Core section showing bedding and fractures

Fig. 8
figure 8

Seismic gather data

Figure 9 shows fracture prediction results from a conventional method which assumed stratum approximated to an HTI medium, and Fig. 10 shows fracture prediction results using the new method introduced in this paper which assumes that the reservoir resembles an orthorhombic medium. In the two pictures, the more the fractures developed the warmer the color tones used to represent them. Several faults distributed northeast were observed. Figures 9 and 10 both show evidence of fracture zones developing alongside the faults. In the pictures, the positions of the wells developed with fractures are marked with circles or triangles, and photographs of the reservoir rock core are shown. In Figs. 9 and 10, wells represented by purple triangles are all positioned in areas of cool color tone, namely where few fractures were predicted.

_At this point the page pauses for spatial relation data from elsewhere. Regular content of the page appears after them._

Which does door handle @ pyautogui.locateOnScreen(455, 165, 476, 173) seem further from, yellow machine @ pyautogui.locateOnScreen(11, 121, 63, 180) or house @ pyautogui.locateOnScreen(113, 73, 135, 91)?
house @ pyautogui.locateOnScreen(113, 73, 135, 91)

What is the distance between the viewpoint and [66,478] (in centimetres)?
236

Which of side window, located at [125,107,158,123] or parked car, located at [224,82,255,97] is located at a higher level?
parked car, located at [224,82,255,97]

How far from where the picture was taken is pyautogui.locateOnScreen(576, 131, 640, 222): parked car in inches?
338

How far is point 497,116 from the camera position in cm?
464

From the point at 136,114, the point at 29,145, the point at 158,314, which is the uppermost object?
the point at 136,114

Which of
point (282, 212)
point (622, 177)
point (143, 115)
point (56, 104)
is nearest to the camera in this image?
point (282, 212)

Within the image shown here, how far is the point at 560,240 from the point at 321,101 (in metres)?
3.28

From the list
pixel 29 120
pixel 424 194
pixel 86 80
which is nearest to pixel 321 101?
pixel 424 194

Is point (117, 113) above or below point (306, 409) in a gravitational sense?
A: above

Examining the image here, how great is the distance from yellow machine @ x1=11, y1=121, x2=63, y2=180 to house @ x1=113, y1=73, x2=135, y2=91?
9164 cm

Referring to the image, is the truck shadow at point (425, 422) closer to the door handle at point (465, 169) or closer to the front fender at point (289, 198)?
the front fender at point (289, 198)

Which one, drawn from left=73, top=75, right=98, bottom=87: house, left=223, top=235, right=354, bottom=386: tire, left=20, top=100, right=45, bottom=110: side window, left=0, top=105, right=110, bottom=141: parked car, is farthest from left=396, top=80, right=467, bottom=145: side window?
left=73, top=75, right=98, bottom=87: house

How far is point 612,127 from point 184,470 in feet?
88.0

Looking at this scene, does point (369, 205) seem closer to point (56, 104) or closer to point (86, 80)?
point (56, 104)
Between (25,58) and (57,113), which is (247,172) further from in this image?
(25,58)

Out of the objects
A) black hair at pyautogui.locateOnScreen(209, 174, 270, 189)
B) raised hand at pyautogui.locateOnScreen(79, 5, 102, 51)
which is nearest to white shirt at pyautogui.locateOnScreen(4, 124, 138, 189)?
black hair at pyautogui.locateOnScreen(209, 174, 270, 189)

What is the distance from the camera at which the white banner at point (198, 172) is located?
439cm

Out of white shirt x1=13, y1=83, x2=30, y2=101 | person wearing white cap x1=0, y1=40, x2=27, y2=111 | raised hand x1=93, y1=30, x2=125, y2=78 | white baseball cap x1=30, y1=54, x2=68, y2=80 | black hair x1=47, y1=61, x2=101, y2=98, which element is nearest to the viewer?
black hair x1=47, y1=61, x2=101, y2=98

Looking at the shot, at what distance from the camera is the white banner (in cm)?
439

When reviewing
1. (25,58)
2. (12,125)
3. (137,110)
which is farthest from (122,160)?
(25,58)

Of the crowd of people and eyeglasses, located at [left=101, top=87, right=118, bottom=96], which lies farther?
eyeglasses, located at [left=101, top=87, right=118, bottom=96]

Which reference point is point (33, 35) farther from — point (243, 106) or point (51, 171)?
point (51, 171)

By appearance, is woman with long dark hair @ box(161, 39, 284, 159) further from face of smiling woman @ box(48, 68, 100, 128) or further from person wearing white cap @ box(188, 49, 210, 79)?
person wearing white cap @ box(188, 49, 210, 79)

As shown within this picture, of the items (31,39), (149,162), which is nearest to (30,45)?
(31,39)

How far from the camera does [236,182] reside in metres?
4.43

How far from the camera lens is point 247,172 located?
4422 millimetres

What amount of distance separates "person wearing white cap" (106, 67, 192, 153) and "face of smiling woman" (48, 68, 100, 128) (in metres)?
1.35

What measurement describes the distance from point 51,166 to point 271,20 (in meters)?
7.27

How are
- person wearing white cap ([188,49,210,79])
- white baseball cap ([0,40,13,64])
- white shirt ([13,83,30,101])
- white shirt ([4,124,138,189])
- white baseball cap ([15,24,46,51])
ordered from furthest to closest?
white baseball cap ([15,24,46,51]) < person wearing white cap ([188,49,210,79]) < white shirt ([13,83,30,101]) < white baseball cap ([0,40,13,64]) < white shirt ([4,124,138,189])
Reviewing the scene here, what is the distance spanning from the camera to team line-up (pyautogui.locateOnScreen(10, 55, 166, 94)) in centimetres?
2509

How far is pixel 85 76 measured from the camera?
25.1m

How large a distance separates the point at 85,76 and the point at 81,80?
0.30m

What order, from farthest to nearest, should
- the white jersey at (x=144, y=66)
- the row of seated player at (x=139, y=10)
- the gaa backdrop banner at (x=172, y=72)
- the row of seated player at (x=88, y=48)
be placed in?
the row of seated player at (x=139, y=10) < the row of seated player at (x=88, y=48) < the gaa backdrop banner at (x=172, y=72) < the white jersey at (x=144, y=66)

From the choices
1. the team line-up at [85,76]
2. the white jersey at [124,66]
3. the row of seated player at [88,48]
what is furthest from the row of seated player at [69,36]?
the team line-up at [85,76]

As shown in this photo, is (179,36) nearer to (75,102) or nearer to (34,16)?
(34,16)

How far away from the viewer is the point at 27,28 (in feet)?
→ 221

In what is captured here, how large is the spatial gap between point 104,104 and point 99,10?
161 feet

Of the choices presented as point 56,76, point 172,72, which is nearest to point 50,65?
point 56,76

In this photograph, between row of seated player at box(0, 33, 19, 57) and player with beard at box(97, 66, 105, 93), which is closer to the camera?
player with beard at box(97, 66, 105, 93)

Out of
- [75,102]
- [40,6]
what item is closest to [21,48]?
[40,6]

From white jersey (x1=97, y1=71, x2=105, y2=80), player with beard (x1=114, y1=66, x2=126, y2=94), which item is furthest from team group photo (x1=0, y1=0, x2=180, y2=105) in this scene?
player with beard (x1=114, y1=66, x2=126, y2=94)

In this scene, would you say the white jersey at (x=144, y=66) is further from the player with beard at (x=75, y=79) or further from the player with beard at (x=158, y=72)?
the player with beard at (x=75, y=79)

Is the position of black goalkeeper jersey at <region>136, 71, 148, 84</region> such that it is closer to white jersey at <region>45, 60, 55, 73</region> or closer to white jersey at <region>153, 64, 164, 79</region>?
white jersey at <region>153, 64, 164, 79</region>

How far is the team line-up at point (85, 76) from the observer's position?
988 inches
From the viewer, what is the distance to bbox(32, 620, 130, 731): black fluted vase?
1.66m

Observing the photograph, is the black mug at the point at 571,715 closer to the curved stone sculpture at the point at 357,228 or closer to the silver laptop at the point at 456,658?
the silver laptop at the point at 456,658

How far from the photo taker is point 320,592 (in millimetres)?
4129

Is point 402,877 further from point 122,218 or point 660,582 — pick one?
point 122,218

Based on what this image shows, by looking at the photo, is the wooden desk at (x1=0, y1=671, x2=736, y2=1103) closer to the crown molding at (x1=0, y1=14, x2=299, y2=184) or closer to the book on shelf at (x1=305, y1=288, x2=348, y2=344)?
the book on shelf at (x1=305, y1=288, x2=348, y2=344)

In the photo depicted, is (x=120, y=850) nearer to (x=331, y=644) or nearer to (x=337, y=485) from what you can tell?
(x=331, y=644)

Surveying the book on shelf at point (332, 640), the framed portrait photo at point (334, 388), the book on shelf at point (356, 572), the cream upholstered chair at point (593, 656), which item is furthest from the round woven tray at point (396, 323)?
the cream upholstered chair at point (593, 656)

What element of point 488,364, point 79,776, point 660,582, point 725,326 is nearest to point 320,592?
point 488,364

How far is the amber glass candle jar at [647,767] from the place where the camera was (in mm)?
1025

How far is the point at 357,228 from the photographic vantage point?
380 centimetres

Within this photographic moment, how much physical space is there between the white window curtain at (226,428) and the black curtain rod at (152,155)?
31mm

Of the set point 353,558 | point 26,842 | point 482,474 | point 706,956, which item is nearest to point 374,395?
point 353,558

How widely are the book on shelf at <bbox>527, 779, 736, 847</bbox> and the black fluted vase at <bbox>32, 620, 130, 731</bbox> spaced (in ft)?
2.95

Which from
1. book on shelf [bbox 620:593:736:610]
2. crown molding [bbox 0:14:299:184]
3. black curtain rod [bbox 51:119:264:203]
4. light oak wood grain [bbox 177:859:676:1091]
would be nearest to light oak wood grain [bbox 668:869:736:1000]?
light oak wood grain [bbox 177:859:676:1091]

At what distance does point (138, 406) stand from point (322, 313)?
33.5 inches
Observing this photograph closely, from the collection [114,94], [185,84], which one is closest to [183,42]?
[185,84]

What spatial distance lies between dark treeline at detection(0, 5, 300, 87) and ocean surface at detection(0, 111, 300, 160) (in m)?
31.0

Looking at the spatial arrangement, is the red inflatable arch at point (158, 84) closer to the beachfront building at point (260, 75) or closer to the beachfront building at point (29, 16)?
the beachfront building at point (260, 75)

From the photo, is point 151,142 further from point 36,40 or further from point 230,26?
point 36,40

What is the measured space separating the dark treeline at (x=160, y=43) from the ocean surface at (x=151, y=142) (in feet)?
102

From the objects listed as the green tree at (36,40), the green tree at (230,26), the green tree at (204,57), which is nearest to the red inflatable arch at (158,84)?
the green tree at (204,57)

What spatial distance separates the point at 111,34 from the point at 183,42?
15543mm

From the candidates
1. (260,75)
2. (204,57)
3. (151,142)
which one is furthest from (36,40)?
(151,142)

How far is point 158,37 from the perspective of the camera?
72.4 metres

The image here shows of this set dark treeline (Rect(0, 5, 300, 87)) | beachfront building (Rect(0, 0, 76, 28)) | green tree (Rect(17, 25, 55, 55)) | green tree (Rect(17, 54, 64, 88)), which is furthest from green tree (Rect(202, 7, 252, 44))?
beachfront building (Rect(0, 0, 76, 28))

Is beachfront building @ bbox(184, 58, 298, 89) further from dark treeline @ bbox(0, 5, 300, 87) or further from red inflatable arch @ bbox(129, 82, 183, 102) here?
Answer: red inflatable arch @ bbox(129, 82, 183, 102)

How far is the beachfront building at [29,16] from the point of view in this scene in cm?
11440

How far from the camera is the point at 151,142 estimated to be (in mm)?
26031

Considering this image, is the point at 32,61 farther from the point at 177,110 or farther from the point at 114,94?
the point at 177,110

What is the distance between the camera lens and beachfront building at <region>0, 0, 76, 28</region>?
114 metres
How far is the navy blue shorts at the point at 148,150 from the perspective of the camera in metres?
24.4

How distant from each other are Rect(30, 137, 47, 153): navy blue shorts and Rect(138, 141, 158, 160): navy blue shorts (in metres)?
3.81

Core observation, however, showed extensive horizontal fracture development within the wells. Therefore, the development of horizontal fractures can be seen to decrease fracture prediction accuracy. Well positions marked with black circles matched fracture development prediction results shown in Figs. 9 and 10 well. Wells marked with blue circles in Fig. 9 were situated in an area represented by a cold color tone indicating a low fracture intensity; this conflicted with the actual observations. However, in Fig. 10, these points are located in the fracture high development area represented by warm color tones. The locations of wells with development of horizontal fractures represented by blue circles were confirmed by core observations, proving that the presence of horizontal fractures decreases fracture prediction results when modeling the reservoir as an HTI medium. Compared with Fig. 9, Fig. 10 shows a better fracture prediction result, which is in better agreement with the observation in wells. Since the effect of horizontal fractures on fracture prediction result based on the equivalent orthorhombic medium was lower than the effect based on an equivalent HTI medium, this method of modeling reflection coefficient within an orthorhombic medium using AVAZ attributes for fracture prediction gave improved results.

Fig. 9
figure 9

Fracture prediction based on an HTI medium

Fig. 10
figure 10

Fracture prediction based on an orthorhombic medium

6 Conclusions

In this paper, a reflection coefficient approximation within an orthorhombic medium is simplified to extract AVAZ attributes sensitive to fracturing. It was seen that two-term approximate reflection coefficient expressions within an orthorhombic medium with the higher-order azimuthal term removed have a higher accuracy than that with the higher-order incident angle term removed. The presence of horizontal fractures may decrease azimuthal difference in reflection coefficient within an orthorhombic medium, therefore decreasing the prediction accuracy of vertical fracture intensity. Theoretical analysis suggests that, when the fracture fluid is mainly filled with liquid, even though the presence of horizontal fractures and fluid indicative factor decreases the accuracy of the scaled B attributes in fracture prediction, its impact on the scaled B attributes is nevertheless lower than that seen using an ellipse fitting result. The application to an oil reservoir proves that the method of using the scaled B attributes to predict fracture intensity can better reflect realistic geological situations than conventional fracture prediction approaches. Both theoretical analysis and the case study result indicate that for oil-bearing reservoirs with simultaneous development of horizontal and vertical fractures, the new approach introduced by this paper has a better accuracy of fracture prediction than conventional methods. Whereas this study focuses on fracture prediction based on AVAZ attributes for an oil-bearing reservoir, fracture prediction in an orthorhombic medium filled with gas needs further analysis. Still, for more complicated fractured models, the assumption that the reservoir is equivalent to an orthorhombic medium may break down, and most of our developments will need to be revised.